From the foregoing it will be seen that there are 41 perfects as compared with 115 presents; 37 of these perfects (90 per cent.) occur in Plautus and Terence; from Terence on the proportion of perfects to presents is 4 to 88, or about 4 per cent.; to prove Elmer's theory the large majority of these presents must be nonemotional. What had become of Roman emotion after Terence ?

From Plautus on, cave with the present is often used in expressions of emotion, more or less strong, thus (I cite only a few typical cases, as I have neither desire nor space for an extended discussion): Plaut. Capt. 439; Most. 324; Ter. H. T. 1031 ; Phor. 793; Catull. 61, 152; Cic. Att. 1, 10, 4 ; Tibull. 4, 2, 3; Prop. I, 10, 24; Ov. Met. 2, 89; Sall. Cat. 59. In Plautus fully one fourth of the examples are emotional, in Terence nearly every instance.' In later authors the proportion varies, averaging probably 40 per cent. to 60 per cent. Thus, without 40 per cent. of the examples of the usage which he claims to discuss, without an adequate statement or exposition of the instances in even the three authors upon whom he apparently bases his discussion, Elmer asserts the validity of a theory which is not even tenable in the authors where the percentage of perfects is the highest. That he ventured to advance a theory so important without an adequate basis of statistics, and practically without any argument in its support, seems almost incredible. It is a mystery why its utter weakness was not discovered at once.

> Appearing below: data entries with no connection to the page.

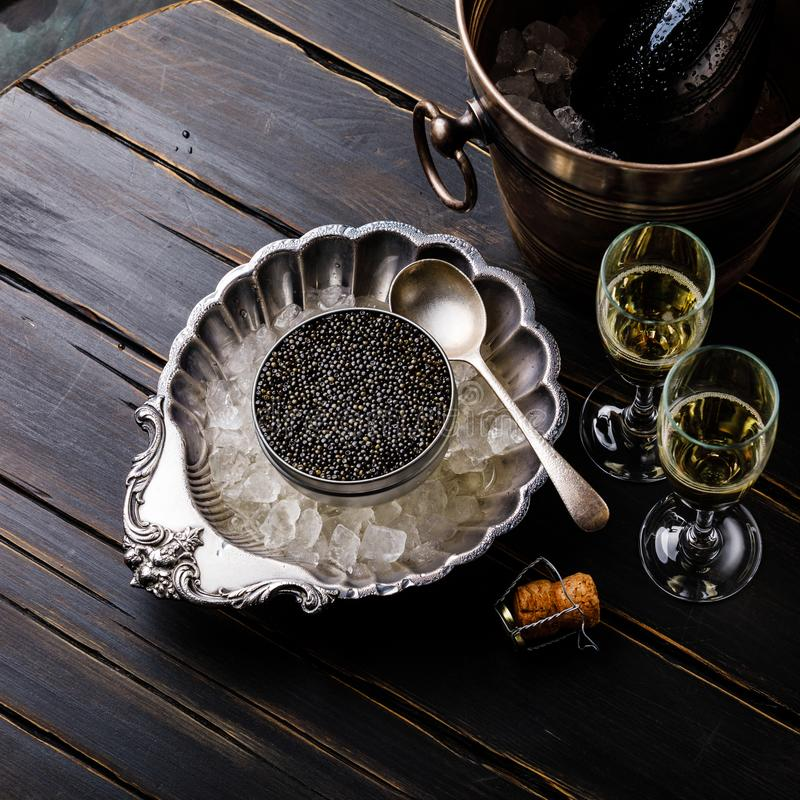 Black caviar in can on ice in silver bowl and champagne stock photos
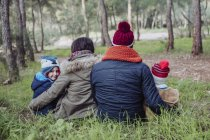 Rear view of family sitting together in forest — Stock Photo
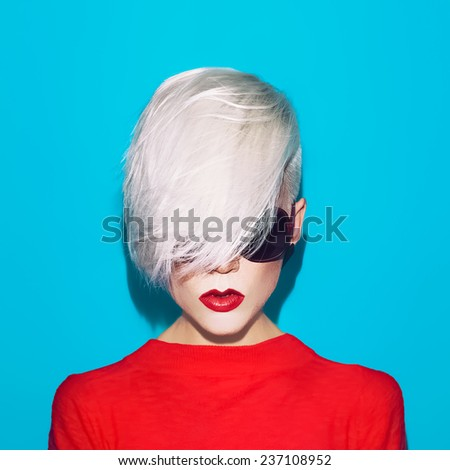 Fashion blond woman with trendy hairstyle and sunglasses on a blue background - stock photo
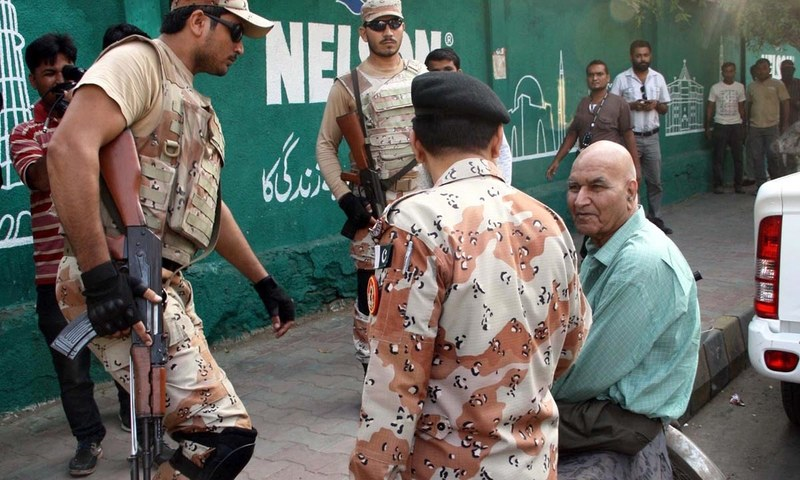 Rangers arrest member of MQM London Prof. Hassan Zafar before a press conference at Karachi Press Club. —Online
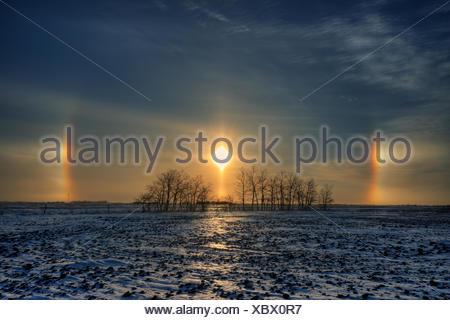 Sundogs on the Canadian prairie Lorette Manitoba Canada - Stock Photo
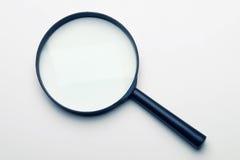 Magnifier su priorità bassa bianca Immagini Stock Libere da Diritti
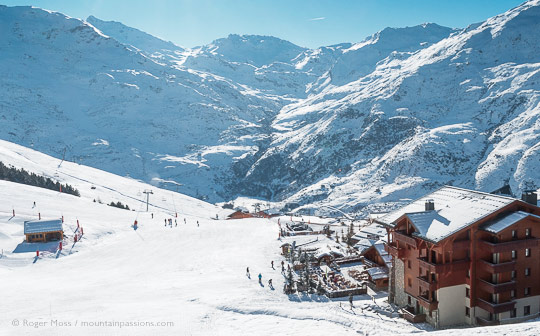 High view of snow-covered valley with mountain restaurant, ski apartments and skiers at Les Menuires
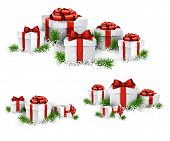 image of  realistic  - Christmas background with heaps of fir branches and realistic gift boxes - JPG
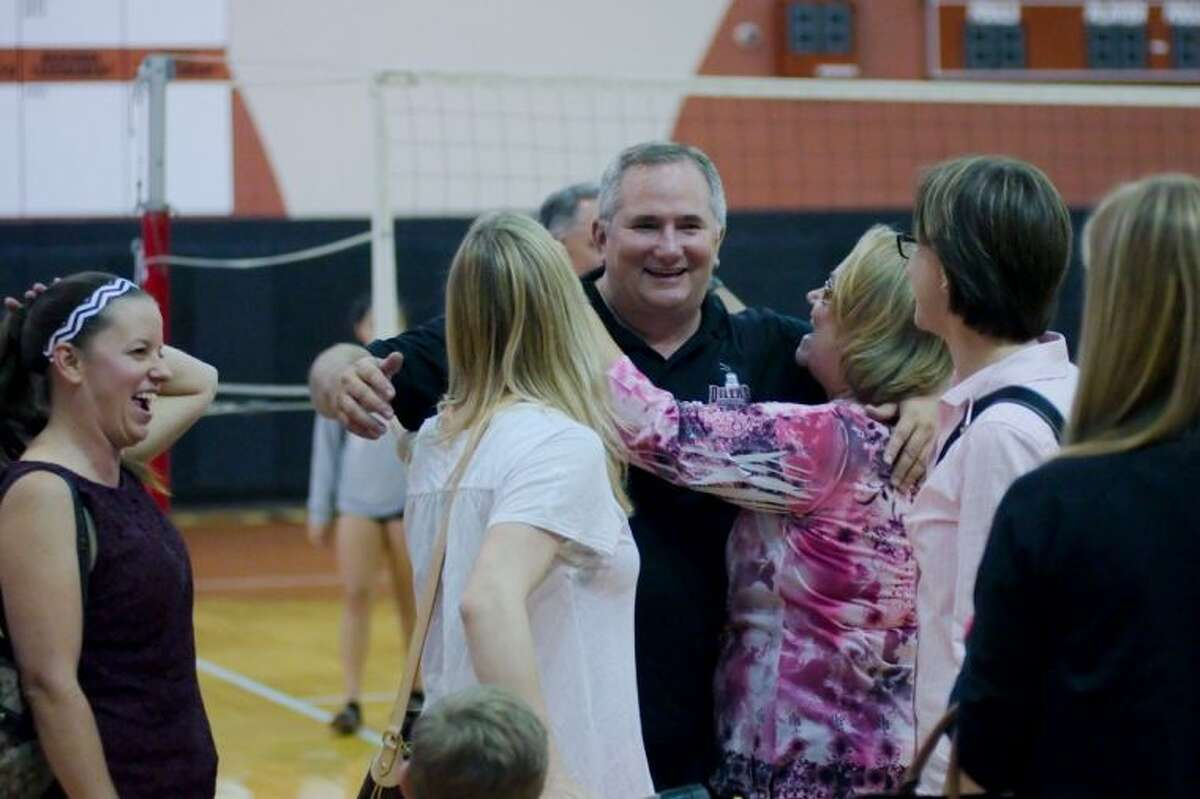 Pearland volleyball coach John Turner is congratulated on his 700th career win as he surrounded by former players and parents and receives a hug from Debra Mishla whose daughter previously played for Turner.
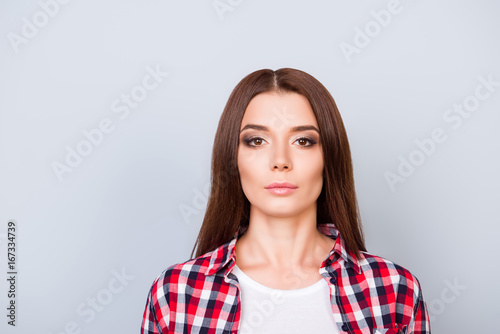 Close up portrait of serious young freelancer brunette lady, she stands in check Tablou Canvas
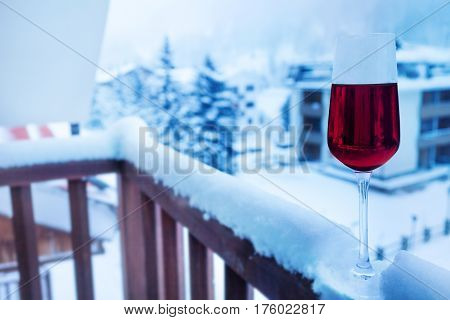 A glass of cold red wine on the snow-cowered balcony balustrade of hotel suite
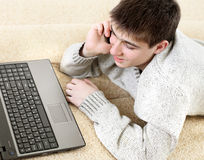 Teenager with notebook and phone Royalty Free Stock Images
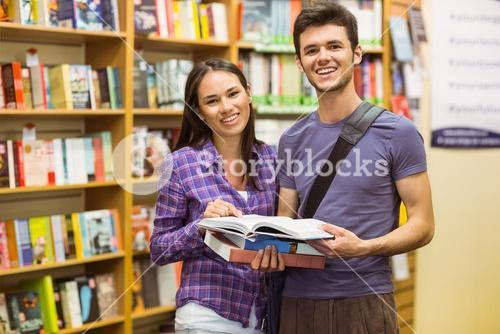 Smiling friends student holding textbook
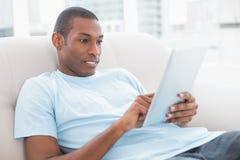 Przypadkowy młody Afro mężczyzna używa cyfrową pastylkę na kanapie Zdjęcie Royalty Free
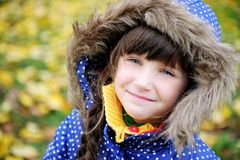Portrait of cheerfull child girl in blue coat. Outdoor portrait of cheerfull little girl in blue coat with a hood Royalty Free Stock Images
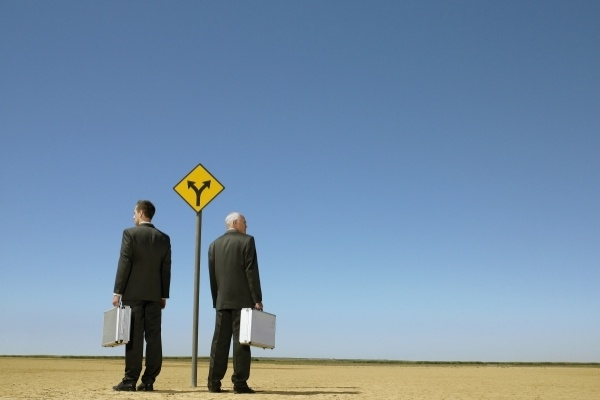 2 man in suits stand at a crossroads
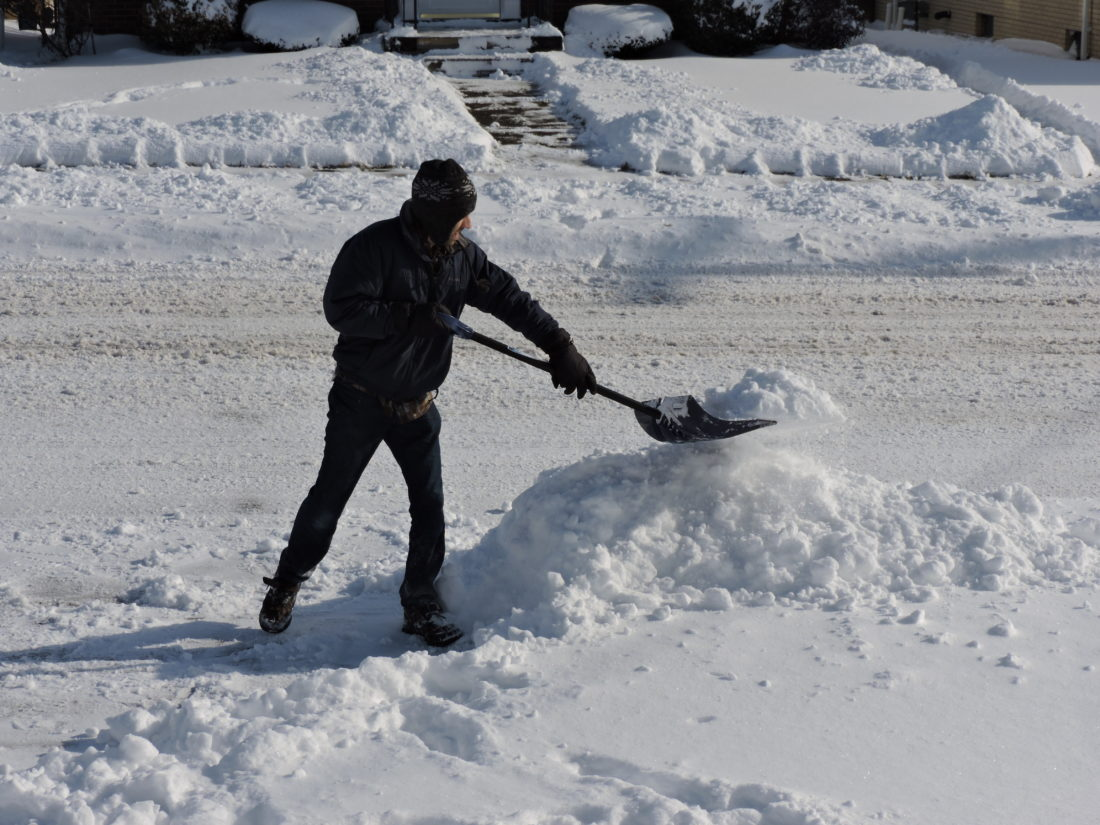 SHOVELINGOUT — Josh Hawrot of Steubenville was busy Saturday morning shoveling approximately six inches of snow from his driveway after a winter stormed moved through the area Friday night. - Dave Gossett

The same omissions occur in his treatment of ne with the present subjunctive, only the instances in Plautus, Terence and Cicero being given; but in this case, like Elmer, “I have made no attempt to collect the examples.” Thus only one of the four divisions of his theme (ne with the perfect subjunctive) has been adequately treated.

On pages 149-150 (17-18) Elmer presents some statistics as to the use of different forms of prohibition in Cicero's Letters which are certainly interesting. After mentioning the recipients of the letters where ne with the perfect was used-Atticus, Quintus Cicero, Trebatius, and Fadius Gallus—he says: “To his other correspondents he uses noli or in two instances cave with the present subjunctive.” But Cicero has eleven examples of cave outside of the letters to Atticus, seven of which certainly are to persons other than those whom Elmer mentions: to Rufus (Fam. 5, 20, 6), Ampius (Fam. 6, 12, 5), Paetus (Fam. 9, 24, 4), Plancus (Fam. 10, 5, 3; 10, 12, 1), Tiro (Fam. 16, 12, 6). A little later Elmer states : " Except the passionate remonstrance referred to in a letter written by Brutus (Brut. 1, 16, 6), the correspondents of Cicero use only noli in addressing him." But Balbus (Att. 8, 15, a. 2) uses cave, and Caelius (Fam. 8, 16, 2) and Brutus (Fam. 11, 20, 3 and Brut. 1, 16, 7) use vide.

1 See C. R. XV 158.

In my Prohibitives in Silver Latin' (A. J. P. XXI 166), I remarked : “it is interesting to note that the critics and later writers on the prohibitive regard Professor Elmer as the original overthrower of Madvig's theory, either ignorant or forgetful of the fact that Professor Hale (A. J. P. IX 162) six years before the appearance of Elmer's papers had shown that Madvig's theory did not apply to Plautus." I am rather surprised to see that Elmer takes no notice of this remark. The case becomes still more striking in view of the complete parallelism between Hale's statement of the force of the perfect subjunctive (pp. 161 and 162) and that of Elmer in several places. Thus, in the year 1888 (op. cit.), Hale, laying down the general distinction between the present subjunctive and the perfect, says: “the feeling of the finished tense in the independent jussive is that of peremptoriness. The speaker, using it, expresses himself with a certain amount of authoritative impatience"; ... "the be-it-done-and-done-with perfect”; while Elmer, in the year 1898 (Studies, VI 16), says: Tin my papers on the Latin Prohibitive (A. J. P. XV, 1894) I have shown that the only important distinction to be made between the two tenses is that the perfect tense is impatient and emotional, while the present tense is common-place." It was in immediate connection with his statement as given above that Hale said (in clear opposition, so far as the ground covered by the statement is concerned, to the dominant theory of Madvig): " Plautus freely uses the present subjunctive in prohibitions addressed to a particular person.” If such a phrase of censure as Elmer's "inexcusable carelessness" is to be used at all in philological discussion, it certainly might be charitably employed of Elmer's silence in this matter. In the passages quoted above Hale had supplied all the elements for an investigation of Madvig's doctrine, which it looked as if he had begun upon himself.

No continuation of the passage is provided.